En zonas urbanas se ha relacionado con un deteriorado sistema básico de saneamiento ambiental que favorece la proliferación de roedores donde el hombre crea el medio ambiente ideal para estas plagas brindándoles constantemente fuentes de refugio, agua y alimentación (Saad, 2006).
Diagnóstico
El diagnóstico basado en los signos clínicos es difícil de establecer porque no son patognomónicos. El diagnóstico es un hecho complejo, en el que deben considerarse la epidemiología, los factores de riesgo, los signos clínicos, las lesiones y los hallazgos de laboratorio (Stanchi et al., 2007).
La eliminación de Leptospira spp., en la orina y el semen puede detectarse mediante múltiples pruebas, como el cultivo de orina, la microscopia con contraste de fases, la microscopia de campo oscuro, PCR, la hibridación de ácidos nucleicos y la inmunotransferencia.
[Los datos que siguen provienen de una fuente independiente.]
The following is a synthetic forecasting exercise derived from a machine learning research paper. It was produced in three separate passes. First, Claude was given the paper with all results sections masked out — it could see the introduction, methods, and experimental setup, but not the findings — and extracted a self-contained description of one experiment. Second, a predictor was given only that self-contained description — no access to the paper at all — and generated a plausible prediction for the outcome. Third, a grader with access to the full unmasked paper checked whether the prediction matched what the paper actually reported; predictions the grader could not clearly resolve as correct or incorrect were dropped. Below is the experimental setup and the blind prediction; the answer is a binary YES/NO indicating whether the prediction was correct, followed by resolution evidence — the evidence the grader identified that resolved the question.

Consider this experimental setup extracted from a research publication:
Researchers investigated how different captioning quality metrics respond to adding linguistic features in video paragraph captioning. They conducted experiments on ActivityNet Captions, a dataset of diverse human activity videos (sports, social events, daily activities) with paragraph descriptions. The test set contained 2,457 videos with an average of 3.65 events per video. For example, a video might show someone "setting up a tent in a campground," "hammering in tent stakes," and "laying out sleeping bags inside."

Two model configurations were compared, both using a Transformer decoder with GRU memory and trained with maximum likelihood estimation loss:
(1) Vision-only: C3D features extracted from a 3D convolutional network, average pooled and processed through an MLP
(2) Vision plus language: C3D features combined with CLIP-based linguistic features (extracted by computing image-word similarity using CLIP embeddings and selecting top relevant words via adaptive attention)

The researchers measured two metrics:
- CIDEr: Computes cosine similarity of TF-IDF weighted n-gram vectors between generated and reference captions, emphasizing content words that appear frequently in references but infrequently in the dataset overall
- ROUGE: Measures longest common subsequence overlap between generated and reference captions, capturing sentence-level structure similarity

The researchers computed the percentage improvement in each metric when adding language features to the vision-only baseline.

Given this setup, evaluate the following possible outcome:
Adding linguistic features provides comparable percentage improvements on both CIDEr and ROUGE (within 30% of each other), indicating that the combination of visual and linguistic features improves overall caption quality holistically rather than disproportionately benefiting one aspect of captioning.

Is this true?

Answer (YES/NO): NO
Los cultivos de orina no suelen dar resultado por la naturaleza delicada del microorganismo, y no pueden obtenerse resultados concluyentes al menos durante 6 meses (Stanchi et al., 2007).
Para la identificación por PCR del genero de Leptospira spp., se utiliza el gen rrl, correspondiente a la fracción 23S de rRNA y para leptospiras patógenas se identifica el gen hap 1 que codifica para la proteína asociada a hemolisis (Tabla 2)
Tabla 2. Secuencia de Cebadores hap1 y rrl
PCR ensayo Especificidad Gene secuencia del primer (5´3´) Pares de bases(pb)
Hap 1 PCR Patógeno hap1 5´GACCCGAAGCCTGTCGAG 3´ 262
Leptospira spp 5´GCAAGCATTACCGCTTGTGG3´
23S rRNA PCR Género rrl 5´GCAAGCATTACCGCTTGTGG3´ 482 Leptospira 5´TGTTGGGGAAATCATACGAAC3´
Adaptado de León et al., 2006. Secuencia de Primers hap1 y rrl
Las muestras de biopsia o necropsia de tejido renal pueden tratarse con tinciones argénicas de Warthin – Starry o Levaditi para el estudio microscópico. La tinción con inmunoperoxidasa se ha mostrado más sensible para identificar especies de Leptospira spp., en el riñón y el hígado del ganado bovino con una infección espontánea que la tinción argéntica de Levaditi. (Bradford, 2010).
La prueba de aglutinación microscópica (MAT) es la prueba serológica más utilizada en el diagnóstico de la leptospirosis en el ganado bovino. La prueba de MAT detecta anticuerpos frente a serovariedades específicas, pero hay reactividad cruzada entre serovariedades relacionadas, en particular dentro del mismo serogrupo. De este modo, una infección por una cepa puede aumentar el título de MAT frente a múltiples serovariedades (Bradford, 2010).
La prueba MAT presenta una sensibilidad del 41% durante la primera semana y pasa al 82% en el transcurso de la segunda a la cuarta semana y 96% los días posteriores en que se presenta la enfermedad. Varios de los pacientes que habían obtenido resultados negativos a MAT durante la segunda a cuarta semana, se volvieron positivos al obtener la muestra 30 días después de haber iniciado la enfermedad (Sehgal et al., 1999, citado en Vijayachari, Sugunan & Shiriram, 2008).
Metodología
Marco Geográfico
La explotación estudiada se encuentra en las coordenadas N 4º 45.508’, W 73º 59.964’, a una altura de 2755 msnm.
Marco Demográfico
Se realizó dos muestreos de animales domésticos, sinantrópicos y aguas, el primero se ejecutó en el segundo semestre del 2014 y el segundo a finales del primer semestre del 2015. En este último, se realizó la toma de muestras de los animales silvestres, durante un mes y del personal que tiene contacto con la finca.
Toma de Muestra en Animales Silvestres.
Se realizó un entrenamiento, con la visita al Centro de Rehabilitación de Alta Montaña, ubicado en Guasca (Cundinamarca), donde se hizo un intento de captura y capacitación en el manejo de animales silvestres. Dentro de la finca se realizaron visitas previas buscando rastros de animales silvestres y dejando cebos para evaluar la efectividad de estos. También se visitó el zoológico del Parque Jaime Duque (Bioparque Wakatá), para reconocer la materia fecal de los posibles animales silvestres (perro de agua, ardilla, guatín, comadreja) a capturar y planeación de transectos.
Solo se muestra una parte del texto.